On Mon, Nov 25, 2002 at 05:40:36PM +0100, Leopold Toetsch wrote:
> Nicholas Clark wrote:
> > I'm surprised that you did your regression tests longhand, rather than having
> > a data table in perl of input and expected output, and auto-generating parrot
> > code.
>
>
> Writing a few explicit tests is faster ;-)
Good answer.
When I have tuits (little white things made of ice, commonly found in hell)
I'll re-write your tests as autogenerated from a table of pathological cases.
> > Is there any speed advantage in truncating by casting via a C type
> > [eg a = (int)(short) b]
> > rather than and on a bitmask
> > [eg a = b & 0xFFFF]
> > ?
>
>
> gcc uses MOVSX (movs{b,w}l), move byte/word with sign extend to 32 bit.
> This is listed to take 3 cycles which "and mem" needs too.

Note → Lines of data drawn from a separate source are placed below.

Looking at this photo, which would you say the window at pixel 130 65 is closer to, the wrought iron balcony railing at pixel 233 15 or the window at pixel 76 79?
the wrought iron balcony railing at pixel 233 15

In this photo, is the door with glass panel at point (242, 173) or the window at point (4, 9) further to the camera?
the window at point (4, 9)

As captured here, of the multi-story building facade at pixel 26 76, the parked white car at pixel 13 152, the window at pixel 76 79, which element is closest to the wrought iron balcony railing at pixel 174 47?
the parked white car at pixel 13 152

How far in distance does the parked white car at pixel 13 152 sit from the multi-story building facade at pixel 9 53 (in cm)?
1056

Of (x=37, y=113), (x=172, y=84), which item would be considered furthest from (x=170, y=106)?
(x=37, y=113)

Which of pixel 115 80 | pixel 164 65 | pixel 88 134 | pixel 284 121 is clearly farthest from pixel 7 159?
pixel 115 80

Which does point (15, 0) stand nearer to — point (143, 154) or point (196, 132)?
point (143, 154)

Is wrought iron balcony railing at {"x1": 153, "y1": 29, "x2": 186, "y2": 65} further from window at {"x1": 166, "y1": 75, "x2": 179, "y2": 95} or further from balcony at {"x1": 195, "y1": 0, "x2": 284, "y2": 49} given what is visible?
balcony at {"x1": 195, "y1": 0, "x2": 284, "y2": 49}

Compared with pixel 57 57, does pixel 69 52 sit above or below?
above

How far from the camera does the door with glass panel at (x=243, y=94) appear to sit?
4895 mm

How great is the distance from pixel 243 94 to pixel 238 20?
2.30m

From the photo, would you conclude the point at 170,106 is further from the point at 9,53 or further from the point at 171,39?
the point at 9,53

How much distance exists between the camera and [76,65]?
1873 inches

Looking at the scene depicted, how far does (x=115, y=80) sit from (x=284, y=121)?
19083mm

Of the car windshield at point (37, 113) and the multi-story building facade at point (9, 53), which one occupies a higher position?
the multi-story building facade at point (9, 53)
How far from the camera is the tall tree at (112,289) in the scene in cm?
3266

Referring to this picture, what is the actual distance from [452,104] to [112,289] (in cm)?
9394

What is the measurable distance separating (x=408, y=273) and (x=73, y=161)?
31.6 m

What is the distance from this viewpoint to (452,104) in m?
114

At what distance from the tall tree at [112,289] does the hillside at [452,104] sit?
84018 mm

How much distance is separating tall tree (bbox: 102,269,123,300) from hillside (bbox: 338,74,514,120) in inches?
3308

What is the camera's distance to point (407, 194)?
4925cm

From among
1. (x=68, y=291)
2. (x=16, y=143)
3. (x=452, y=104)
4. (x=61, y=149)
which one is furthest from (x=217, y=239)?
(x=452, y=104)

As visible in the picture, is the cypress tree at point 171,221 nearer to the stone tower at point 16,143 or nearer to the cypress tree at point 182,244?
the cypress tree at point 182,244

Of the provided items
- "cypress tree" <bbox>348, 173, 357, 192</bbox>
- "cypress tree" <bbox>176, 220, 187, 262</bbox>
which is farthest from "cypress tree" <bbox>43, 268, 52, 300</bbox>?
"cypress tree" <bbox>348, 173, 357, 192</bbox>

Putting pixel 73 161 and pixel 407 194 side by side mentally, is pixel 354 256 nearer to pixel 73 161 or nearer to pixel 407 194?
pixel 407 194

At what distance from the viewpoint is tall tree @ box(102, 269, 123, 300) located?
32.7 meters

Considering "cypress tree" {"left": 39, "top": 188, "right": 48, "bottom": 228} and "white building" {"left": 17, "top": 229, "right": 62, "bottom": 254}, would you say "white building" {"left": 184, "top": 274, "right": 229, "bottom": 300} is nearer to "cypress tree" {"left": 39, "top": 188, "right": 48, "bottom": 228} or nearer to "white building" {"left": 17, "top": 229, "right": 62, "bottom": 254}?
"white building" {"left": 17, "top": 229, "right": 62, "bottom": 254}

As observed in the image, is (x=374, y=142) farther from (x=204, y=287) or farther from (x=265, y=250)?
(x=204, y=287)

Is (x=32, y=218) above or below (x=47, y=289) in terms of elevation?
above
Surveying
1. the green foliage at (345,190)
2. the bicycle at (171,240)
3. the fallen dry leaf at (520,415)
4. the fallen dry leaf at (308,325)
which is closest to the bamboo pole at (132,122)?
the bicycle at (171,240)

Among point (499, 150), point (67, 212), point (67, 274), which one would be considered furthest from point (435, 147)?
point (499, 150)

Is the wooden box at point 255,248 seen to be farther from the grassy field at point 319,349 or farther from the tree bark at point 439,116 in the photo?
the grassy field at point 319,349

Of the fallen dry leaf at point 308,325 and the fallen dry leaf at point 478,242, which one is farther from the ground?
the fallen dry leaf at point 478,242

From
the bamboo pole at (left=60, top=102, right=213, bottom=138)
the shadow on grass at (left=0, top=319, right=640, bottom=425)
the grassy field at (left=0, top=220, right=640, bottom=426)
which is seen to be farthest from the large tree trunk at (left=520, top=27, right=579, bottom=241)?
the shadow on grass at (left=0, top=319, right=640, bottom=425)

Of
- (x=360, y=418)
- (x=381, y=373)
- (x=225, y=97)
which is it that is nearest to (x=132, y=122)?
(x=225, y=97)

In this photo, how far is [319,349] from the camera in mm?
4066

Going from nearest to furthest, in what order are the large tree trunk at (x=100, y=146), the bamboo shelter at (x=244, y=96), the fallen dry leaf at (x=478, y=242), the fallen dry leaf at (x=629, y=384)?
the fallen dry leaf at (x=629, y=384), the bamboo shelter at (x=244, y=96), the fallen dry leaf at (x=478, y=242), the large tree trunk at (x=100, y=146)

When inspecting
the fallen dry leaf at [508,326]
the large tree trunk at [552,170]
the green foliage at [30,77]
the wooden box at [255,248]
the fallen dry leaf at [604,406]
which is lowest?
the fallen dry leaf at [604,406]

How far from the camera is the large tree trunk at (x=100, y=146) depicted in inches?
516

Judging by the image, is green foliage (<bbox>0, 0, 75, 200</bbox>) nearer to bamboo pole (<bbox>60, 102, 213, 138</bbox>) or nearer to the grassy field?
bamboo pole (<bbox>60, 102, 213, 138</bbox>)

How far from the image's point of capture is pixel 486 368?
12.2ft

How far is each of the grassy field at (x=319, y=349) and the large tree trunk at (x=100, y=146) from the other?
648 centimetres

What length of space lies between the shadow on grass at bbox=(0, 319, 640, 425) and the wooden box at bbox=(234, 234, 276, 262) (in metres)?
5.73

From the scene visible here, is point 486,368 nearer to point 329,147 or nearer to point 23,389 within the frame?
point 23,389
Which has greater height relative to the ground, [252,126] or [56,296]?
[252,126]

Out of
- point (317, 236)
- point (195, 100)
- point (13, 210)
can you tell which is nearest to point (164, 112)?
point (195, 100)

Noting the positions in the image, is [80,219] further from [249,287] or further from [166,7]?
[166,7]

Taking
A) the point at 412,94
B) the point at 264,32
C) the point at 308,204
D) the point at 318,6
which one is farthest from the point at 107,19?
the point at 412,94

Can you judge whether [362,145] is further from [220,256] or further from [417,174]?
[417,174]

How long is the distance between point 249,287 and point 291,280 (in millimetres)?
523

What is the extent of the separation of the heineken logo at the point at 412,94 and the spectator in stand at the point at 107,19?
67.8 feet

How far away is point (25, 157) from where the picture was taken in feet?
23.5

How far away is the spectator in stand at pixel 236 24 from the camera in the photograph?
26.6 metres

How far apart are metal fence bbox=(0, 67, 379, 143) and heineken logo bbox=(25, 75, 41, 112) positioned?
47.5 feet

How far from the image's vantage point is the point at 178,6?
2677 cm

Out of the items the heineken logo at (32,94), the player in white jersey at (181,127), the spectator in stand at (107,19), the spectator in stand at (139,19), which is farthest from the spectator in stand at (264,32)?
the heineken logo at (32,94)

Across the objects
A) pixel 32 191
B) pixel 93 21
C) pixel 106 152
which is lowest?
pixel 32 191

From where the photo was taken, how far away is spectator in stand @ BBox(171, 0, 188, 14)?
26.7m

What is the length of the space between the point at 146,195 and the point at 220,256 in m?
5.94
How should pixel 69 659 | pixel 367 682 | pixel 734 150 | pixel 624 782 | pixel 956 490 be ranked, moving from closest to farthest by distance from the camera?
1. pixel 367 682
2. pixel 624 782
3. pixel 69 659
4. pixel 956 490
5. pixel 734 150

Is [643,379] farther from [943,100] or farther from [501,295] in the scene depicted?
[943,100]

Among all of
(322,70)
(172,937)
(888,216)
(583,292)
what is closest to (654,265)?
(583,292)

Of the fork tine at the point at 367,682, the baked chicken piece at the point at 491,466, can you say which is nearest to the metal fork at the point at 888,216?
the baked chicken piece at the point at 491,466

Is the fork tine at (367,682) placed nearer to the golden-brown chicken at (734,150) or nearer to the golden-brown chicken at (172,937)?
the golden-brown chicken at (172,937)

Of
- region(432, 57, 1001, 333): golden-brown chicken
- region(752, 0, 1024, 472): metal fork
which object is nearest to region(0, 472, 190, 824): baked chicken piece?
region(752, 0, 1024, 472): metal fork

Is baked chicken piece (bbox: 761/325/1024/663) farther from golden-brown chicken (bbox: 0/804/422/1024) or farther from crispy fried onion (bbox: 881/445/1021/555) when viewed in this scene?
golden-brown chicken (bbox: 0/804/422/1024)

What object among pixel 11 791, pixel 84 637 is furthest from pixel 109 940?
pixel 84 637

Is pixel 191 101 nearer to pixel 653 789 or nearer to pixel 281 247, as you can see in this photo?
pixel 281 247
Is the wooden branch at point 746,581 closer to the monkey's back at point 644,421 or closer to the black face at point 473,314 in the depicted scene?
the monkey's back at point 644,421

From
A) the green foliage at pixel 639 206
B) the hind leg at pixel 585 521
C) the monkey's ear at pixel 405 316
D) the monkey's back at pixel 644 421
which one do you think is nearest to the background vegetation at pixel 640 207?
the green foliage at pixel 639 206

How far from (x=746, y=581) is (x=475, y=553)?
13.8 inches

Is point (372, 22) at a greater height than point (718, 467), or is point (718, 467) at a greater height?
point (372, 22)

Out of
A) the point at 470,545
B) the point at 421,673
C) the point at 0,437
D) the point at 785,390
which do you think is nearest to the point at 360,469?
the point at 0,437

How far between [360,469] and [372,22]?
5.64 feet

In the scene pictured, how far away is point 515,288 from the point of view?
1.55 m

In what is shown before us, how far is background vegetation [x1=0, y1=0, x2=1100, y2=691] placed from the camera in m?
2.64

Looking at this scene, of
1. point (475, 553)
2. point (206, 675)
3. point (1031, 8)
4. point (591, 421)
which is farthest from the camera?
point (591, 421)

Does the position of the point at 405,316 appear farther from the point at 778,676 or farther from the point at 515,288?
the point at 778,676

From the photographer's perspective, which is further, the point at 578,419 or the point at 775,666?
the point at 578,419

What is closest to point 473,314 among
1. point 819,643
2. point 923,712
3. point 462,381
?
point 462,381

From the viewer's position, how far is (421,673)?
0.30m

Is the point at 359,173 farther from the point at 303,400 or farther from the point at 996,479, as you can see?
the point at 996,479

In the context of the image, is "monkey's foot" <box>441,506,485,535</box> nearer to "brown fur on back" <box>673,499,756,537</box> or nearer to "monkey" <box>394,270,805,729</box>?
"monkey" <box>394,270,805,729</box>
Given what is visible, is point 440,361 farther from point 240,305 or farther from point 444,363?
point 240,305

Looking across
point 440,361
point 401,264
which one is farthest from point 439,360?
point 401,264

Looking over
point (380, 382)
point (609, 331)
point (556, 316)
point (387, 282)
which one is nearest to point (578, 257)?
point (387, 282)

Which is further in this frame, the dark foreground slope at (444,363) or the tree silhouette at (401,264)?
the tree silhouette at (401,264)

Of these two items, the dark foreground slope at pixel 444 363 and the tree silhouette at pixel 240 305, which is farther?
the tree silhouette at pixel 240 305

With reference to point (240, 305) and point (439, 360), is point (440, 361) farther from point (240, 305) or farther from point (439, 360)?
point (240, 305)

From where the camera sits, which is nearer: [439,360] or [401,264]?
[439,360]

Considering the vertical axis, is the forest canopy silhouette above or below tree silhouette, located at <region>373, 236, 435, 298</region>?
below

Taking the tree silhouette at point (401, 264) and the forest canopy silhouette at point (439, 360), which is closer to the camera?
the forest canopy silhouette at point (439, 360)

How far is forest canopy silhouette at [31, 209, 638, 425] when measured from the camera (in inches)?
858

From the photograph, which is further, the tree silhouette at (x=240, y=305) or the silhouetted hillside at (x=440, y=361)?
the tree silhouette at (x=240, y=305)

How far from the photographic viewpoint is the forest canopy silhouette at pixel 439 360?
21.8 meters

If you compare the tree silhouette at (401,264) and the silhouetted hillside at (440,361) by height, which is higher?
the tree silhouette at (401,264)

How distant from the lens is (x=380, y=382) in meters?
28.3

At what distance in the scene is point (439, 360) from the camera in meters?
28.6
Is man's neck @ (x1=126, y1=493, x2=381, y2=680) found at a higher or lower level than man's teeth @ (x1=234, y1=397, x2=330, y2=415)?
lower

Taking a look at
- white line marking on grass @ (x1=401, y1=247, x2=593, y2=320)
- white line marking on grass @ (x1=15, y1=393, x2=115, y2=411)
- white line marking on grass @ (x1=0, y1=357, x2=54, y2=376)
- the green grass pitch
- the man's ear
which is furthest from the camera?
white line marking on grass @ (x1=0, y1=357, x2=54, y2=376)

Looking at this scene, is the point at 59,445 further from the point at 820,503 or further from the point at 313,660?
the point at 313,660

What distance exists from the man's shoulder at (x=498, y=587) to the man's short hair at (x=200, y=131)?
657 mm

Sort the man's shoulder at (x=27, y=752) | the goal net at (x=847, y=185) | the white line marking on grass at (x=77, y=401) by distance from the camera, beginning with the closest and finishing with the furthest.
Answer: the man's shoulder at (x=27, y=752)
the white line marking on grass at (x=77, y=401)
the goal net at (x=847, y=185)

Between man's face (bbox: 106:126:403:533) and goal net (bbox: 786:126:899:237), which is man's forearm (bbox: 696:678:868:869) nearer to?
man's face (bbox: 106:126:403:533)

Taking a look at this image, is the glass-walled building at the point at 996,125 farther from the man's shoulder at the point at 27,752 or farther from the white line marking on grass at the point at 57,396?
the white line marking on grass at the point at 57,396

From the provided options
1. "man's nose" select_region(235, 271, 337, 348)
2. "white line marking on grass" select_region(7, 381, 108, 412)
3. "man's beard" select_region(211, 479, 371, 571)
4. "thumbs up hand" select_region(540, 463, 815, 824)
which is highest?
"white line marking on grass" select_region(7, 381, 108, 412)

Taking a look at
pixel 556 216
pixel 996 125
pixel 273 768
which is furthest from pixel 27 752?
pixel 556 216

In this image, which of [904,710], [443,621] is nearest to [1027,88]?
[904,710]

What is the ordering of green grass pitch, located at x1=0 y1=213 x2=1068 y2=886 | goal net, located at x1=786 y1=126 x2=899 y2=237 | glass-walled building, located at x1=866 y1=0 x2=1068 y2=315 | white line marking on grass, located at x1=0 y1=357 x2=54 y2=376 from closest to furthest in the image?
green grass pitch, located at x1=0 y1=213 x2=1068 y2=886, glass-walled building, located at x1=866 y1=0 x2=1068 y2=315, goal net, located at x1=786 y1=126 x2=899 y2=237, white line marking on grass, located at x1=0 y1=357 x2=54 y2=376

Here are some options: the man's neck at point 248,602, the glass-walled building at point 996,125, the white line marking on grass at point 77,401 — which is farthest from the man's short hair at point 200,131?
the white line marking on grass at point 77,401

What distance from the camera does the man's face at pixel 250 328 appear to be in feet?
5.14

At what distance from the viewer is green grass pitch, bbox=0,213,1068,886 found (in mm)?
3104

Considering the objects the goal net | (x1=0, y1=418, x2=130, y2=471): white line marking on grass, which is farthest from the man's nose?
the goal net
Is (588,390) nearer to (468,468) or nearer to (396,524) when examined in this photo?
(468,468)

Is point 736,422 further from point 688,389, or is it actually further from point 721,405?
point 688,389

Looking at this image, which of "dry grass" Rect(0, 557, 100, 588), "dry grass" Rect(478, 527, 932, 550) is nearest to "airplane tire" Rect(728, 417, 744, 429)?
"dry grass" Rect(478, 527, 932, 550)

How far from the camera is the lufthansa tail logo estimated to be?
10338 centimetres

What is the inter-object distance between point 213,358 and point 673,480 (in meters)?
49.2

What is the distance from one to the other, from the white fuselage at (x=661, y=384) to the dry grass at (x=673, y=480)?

Inkluding
> sign extension would be slower then.
and gcc's optimiser is not clever enough to spot bit & cases that are not
equivalent to this? :-(
> > We're going to have to do that latter to make it work on Crays anyway, so is
> > a conditional compile to chose between the two worth it?
>
>
> My Cray is currently out of order ;-) What is special with it?
sizeof(short) == 8
[sizeof (int) == 8 for that matter, and the elements of a sockaddr_in
structure are bitfields, so you can't take the address of them.]